Brief descriptive captions
--------------------

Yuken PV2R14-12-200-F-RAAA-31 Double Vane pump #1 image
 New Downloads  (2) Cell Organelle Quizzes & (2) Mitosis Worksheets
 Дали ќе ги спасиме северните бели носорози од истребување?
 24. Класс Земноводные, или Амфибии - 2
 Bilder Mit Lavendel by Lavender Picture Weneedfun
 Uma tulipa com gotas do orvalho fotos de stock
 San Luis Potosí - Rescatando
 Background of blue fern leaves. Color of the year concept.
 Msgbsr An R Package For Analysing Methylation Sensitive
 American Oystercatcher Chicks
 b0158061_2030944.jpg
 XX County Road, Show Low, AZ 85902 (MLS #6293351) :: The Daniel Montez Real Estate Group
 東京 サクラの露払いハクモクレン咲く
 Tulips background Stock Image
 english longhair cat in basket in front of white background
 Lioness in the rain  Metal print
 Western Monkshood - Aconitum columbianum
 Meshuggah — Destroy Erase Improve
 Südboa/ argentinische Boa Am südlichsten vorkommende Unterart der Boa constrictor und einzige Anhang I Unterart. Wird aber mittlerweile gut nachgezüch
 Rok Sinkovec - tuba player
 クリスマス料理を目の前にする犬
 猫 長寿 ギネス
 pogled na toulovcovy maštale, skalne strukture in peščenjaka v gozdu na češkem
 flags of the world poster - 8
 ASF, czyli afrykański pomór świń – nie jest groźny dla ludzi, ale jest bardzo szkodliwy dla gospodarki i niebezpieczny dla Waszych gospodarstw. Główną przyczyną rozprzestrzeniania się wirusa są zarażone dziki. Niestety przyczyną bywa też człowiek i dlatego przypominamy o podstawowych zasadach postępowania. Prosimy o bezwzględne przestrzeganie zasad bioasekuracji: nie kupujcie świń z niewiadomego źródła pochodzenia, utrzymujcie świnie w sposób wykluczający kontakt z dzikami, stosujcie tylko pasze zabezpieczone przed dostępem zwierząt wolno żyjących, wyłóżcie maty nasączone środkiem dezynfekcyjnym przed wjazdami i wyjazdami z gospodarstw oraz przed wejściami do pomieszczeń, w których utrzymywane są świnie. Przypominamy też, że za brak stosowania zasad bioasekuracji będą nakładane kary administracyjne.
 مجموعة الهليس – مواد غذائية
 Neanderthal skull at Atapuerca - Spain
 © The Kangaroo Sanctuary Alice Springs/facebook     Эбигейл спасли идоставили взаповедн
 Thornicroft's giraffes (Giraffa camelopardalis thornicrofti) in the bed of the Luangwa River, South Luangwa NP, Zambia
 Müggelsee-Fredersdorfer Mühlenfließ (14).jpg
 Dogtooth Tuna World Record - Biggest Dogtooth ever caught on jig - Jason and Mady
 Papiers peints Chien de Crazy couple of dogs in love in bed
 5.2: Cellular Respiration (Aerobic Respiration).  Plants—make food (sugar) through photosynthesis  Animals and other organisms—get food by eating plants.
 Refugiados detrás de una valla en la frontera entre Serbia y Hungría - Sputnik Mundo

--------------------

From the entries above, give again exactly the lines running from the line with "pogled na toulovcovy" to the line with "flags of the world poster - 8"; include both of those lines.

 pogled na toulovcovy maštale, skalne strukture in peščenjaka v gozdu na češkem
 flags of the world poster - 8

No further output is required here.